**What you should do:**
Stopping at the line that holds "genus: Muntiacus", repeat the lines below exactly, starting from the very first and including that final line.

**Saved data entries:**
BEGIN
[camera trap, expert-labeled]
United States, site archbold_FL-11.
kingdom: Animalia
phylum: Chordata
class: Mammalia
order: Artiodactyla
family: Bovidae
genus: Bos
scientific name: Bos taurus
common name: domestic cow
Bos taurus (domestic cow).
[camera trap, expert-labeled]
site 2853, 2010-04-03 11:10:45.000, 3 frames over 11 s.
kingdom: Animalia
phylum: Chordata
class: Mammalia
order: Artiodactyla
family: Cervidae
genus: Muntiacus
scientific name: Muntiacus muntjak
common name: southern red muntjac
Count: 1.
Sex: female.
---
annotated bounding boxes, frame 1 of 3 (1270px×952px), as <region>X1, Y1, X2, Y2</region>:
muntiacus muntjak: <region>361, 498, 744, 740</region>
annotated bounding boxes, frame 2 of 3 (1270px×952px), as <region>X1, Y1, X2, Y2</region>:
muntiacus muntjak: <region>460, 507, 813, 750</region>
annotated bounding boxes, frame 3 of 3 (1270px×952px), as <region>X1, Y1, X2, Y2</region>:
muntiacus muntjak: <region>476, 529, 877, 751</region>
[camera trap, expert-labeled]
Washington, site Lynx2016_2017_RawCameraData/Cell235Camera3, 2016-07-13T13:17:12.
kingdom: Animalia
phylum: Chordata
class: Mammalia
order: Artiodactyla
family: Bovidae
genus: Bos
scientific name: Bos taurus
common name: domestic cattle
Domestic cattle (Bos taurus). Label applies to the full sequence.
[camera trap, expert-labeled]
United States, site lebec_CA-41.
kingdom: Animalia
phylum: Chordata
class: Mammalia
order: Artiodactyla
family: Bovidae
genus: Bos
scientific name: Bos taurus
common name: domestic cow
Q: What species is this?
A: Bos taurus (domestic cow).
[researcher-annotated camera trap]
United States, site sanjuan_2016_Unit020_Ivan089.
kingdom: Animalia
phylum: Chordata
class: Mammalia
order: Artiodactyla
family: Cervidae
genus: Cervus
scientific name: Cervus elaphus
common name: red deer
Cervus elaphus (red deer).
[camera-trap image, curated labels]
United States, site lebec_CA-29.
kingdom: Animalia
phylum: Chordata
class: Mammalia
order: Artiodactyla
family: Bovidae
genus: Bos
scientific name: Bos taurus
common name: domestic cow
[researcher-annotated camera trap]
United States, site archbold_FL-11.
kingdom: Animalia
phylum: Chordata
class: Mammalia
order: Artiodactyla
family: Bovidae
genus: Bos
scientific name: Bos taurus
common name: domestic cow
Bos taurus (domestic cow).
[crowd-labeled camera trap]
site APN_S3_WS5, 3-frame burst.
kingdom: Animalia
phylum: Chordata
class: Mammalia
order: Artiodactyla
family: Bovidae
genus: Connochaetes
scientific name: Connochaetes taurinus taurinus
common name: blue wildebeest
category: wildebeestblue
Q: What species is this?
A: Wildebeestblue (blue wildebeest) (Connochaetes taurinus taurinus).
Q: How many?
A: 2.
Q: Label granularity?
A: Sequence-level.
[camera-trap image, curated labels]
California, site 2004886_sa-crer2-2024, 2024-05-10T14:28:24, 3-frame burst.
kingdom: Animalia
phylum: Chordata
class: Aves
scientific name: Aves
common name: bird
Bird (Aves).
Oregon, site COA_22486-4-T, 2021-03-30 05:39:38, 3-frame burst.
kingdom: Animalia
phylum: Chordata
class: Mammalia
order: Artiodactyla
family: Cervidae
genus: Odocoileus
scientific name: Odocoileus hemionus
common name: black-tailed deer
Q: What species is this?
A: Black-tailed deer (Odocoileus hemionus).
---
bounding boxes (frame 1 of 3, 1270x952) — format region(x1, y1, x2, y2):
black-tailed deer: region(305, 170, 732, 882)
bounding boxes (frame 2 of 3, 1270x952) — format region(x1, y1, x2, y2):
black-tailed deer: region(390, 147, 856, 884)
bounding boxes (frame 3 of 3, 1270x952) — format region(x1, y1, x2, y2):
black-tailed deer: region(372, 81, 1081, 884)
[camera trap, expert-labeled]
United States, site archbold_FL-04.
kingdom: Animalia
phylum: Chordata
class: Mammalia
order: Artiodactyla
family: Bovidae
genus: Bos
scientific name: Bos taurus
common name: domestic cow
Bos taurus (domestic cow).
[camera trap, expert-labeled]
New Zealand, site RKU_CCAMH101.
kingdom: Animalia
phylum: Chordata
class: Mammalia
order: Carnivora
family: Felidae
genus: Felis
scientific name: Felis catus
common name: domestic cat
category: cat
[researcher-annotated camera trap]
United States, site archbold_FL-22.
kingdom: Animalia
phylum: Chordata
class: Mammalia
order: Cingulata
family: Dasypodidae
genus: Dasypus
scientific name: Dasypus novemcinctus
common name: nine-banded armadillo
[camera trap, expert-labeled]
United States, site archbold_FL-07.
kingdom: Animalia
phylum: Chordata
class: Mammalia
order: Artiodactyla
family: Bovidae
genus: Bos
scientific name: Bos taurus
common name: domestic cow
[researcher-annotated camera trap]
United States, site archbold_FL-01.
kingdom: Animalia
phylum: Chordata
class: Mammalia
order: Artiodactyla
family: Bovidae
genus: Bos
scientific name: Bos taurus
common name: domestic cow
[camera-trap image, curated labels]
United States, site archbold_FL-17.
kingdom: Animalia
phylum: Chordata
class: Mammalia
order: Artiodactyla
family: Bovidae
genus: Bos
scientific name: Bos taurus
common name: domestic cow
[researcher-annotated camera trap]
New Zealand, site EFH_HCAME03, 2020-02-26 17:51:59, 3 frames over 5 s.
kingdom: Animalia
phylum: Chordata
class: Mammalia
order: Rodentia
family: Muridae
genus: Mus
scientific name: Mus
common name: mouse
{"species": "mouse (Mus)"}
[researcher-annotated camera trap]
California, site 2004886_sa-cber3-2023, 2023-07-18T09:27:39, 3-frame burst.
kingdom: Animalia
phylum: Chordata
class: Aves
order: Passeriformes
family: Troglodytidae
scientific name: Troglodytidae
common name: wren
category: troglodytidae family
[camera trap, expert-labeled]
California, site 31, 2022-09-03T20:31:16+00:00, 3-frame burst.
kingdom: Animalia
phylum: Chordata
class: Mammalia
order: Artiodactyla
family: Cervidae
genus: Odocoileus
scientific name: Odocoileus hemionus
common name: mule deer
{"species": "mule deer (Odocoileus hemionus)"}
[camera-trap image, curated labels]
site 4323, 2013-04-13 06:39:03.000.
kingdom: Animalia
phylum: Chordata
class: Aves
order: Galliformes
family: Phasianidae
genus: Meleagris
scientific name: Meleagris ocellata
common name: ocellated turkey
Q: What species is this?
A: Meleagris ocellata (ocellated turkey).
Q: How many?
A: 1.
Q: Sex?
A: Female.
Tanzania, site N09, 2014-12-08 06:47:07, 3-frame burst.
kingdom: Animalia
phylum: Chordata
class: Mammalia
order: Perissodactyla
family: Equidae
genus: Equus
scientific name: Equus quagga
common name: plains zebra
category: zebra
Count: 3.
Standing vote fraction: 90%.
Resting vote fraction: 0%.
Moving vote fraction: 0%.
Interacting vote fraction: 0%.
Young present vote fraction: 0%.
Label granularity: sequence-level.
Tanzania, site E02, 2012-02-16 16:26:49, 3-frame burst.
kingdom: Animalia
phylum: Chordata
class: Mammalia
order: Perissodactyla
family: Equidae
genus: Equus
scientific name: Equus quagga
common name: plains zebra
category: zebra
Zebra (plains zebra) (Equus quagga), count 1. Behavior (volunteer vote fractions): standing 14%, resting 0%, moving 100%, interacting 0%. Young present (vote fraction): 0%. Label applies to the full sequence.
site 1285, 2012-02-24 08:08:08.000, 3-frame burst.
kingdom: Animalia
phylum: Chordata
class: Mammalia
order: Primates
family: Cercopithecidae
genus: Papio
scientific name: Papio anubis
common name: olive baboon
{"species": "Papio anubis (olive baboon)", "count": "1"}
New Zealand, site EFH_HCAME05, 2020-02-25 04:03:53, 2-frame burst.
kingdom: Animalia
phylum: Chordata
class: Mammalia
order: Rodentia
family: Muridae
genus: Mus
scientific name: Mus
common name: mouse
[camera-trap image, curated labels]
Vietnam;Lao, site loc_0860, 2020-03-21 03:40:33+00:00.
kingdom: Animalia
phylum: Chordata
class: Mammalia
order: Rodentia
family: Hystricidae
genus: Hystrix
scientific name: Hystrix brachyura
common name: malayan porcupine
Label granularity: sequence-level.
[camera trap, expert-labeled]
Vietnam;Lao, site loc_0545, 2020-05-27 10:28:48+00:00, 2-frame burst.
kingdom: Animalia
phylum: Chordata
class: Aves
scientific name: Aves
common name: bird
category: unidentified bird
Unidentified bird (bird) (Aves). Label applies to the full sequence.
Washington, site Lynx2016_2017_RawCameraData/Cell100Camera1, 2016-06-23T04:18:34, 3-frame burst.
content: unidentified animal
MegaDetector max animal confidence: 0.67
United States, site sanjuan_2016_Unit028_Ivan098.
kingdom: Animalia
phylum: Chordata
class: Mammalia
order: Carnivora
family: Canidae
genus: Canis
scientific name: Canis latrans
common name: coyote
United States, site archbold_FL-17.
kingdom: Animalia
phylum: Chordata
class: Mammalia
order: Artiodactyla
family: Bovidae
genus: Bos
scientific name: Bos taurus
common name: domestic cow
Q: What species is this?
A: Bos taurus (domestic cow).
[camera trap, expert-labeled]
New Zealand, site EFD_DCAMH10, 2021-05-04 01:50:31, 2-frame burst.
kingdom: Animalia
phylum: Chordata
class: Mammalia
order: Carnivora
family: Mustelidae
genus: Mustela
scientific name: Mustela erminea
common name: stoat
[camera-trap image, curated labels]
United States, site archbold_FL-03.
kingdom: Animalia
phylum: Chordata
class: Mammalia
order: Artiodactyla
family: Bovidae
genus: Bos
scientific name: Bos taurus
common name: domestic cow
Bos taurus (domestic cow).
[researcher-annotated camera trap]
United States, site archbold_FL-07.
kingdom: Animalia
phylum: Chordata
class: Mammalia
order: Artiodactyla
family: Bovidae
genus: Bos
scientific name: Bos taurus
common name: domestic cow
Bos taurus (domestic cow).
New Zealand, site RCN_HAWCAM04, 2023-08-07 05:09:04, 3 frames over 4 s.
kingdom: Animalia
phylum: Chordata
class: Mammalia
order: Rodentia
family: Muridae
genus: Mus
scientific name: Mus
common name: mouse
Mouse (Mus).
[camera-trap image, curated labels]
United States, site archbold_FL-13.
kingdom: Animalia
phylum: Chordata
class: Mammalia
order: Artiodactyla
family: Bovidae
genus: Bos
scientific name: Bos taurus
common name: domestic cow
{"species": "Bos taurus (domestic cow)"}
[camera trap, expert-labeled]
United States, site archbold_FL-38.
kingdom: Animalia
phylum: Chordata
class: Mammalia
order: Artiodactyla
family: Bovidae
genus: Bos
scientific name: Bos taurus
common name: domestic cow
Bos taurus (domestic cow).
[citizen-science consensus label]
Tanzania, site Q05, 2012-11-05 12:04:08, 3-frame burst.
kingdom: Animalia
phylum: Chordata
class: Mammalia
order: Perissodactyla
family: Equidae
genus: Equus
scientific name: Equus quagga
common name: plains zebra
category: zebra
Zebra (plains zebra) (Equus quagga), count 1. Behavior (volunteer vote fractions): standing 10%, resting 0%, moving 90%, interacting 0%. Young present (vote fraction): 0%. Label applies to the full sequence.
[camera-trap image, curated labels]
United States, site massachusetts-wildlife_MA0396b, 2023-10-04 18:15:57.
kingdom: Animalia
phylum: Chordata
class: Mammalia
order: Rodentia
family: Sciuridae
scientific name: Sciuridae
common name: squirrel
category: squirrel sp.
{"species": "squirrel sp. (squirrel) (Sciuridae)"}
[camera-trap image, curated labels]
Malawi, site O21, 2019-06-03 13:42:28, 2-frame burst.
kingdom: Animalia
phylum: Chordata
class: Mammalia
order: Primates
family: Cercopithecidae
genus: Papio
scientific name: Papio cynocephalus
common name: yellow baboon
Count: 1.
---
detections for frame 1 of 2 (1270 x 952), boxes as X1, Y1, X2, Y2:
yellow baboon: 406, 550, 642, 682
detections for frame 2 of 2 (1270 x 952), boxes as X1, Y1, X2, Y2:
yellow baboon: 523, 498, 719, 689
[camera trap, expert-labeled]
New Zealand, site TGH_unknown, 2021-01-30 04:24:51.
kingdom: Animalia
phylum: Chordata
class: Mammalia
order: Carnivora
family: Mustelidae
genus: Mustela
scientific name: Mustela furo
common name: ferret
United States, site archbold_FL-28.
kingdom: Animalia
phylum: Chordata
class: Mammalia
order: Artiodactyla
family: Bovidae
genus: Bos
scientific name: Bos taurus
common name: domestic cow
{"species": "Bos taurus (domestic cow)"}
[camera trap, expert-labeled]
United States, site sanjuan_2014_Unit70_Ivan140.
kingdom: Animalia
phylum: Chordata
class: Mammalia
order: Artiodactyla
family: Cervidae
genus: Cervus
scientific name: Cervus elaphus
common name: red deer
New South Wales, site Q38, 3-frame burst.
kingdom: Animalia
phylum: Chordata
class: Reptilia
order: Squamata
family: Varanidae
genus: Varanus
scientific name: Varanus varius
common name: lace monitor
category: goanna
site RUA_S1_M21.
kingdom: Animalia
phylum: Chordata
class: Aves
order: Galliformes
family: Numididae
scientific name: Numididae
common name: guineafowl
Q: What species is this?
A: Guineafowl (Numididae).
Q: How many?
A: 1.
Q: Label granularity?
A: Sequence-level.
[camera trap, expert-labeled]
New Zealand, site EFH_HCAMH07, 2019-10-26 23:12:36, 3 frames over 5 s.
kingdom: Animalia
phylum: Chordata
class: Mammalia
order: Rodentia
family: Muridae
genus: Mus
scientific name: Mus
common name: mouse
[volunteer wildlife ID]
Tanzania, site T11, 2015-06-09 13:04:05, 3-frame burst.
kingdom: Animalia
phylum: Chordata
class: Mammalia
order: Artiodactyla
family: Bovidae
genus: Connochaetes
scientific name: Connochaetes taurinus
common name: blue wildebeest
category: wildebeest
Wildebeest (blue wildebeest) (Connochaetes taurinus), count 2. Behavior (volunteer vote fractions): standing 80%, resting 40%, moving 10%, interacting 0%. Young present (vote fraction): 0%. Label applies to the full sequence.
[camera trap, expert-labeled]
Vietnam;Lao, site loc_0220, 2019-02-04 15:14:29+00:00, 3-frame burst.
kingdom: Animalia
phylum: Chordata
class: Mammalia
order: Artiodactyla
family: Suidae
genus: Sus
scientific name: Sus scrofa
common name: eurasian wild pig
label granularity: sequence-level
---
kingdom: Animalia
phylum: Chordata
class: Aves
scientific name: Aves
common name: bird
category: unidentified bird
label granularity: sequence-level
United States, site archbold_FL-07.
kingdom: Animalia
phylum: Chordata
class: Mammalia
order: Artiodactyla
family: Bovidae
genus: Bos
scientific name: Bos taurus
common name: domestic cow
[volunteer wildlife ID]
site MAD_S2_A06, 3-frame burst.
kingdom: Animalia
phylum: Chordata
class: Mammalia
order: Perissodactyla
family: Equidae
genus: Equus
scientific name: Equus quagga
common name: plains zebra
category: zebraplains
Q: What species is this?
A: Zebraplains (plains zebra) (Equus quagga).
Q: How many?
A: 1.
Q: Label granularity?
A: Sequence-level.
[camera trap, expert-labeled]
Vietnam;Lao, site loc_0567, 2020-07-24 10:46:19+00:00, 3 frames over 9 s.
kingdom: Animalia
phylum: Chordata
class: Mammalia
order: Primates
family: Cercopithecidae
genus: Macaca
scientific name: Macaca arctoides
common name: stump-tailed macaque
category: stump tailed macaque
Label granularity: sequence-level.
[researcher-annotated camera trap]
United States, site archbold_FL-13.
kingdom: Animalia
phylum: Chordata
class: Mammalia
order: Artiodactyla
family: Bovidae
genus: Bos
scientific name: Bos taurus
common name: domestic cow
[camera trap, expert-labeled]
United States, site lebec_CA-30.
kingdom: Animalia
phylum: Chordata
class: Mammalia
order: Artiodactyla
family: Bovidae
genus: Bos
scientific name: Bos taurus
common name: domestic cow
END
**Answer section:**
[camera trap, expert-labeled]
United States, site archbold_FL-11.
kingdom: Animalia
phylum: Chordata
class: Mammalia
order: Artiodactyla
family: Bovidae
genus: Bos
scientific name: Bos taurus
common name: domestic cow
Bos taurus (domestic cow).
[camera trap, expert-labeled]
site 2853, 2010-04-03 11:10:45.000, 3 frames over 11 s.
kingdom: Animalia
phylum: Chordata
class: Mammalia
order: Artiodactyla
family: Cervidae
genus: Muntiacus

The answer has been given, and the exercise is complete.